### ABOUT THIS EXERCISE
Which lines in the listing below contain "detection"? Copy each of them.

### SUPPLIED INFORMATION

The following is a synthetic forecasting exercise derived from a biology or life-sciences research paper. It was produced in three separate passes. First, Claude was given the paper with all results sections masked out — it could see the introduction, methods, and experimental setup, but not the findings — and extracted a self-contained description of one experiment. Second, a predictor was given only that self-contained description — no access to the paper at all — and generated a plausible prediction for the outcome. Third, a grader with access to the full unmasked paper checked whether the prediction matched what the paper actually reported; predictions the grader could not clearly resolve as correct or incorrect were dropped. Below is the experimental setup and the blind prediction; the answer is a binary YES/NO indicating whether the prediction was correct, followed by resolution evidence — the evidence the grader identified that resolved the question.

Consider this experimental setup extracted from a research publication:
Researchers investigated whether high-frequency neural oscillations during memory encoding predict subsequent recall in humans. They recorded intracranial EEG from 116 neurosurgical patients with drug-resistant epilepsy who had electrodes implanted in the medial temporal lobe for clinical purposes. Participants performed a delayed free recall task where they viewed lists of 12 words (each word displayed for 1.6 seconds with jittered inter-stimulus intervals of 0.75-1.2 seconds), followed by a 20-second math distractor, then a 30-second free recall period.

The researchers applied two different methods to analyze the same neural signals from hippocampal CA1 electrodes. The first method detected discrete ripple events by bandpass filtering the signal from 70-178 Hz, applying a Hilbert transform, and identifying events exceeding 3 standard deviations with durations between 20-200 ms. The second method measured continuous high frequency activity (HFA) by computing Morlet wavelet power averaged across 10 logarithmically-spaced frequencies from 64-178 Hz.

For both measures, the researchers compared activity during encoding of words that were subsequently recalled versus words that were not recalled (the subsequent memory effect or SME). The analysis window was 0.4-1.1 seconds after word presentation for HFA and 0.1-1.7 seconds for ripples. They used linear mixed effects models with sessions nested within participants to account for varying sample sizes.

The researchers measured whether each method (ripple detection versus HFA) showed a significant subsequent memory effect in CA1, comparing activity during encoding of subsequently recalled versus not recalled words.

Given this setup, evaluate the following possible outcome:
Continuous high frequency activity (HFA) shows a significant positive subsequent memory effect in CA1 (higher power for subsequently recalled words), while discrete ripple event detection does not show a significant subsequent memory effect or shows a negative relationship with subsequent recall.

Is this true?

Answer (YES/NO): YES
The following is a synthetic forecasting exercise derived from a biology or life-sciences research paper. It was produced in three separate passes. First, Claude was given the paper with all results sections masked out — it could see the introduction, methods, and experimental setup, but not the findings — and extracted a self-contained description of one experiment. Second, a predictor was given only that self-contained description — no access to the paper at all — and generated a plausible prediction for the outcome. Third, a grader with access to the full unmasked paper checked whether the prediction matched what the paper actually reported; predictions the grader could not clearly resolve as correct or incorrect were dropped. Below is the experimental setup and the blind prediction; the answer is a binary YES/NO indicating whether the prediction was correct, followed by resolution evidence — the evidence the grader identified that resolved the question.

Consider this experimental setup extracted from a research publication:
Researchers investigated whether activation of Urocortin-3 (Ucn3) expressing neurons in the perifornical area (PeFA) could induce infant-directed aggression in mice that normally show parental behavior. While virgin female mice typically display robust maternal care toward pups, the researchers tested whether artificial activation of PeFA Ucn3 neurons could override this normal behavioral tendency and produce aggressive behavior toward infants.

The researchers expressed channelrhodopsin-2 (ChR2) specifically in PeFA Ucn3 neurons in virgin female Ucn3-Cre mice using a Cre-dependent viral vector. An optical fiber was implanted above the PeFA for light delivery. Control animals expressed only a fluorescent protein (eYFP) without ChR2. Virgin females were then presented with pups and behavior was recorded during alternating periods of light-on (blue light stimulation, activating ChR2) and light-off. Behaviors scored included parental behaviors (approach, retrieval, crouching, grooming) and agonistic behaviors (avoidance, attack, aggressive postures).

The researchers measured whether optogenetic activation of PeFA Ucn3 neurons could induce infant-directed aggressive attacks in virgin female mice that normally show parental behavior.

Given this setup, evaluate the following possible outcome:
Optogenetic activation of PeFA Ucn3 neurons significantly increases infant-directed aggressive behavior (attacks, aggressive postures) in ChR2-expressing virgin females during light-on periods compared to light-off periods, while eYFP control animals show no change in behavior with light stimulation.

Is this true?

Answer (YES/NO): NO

### RESPONSE TO THE EXERCISE
The researchers measured whether each method (ripple detection versus HFA) showed a significant subsequent memory effect in CA1, comparing activity during encoding of subsequently recalled versus not recalled words.
Continuous high frequency activity (HFA) shows a significant positive subsequent memory effect in CA1 (higher power for subsequently recalled words), while discrete ripple event detection does not show a significant subsequent memory effect or shows a negative relationship with subsequent recall.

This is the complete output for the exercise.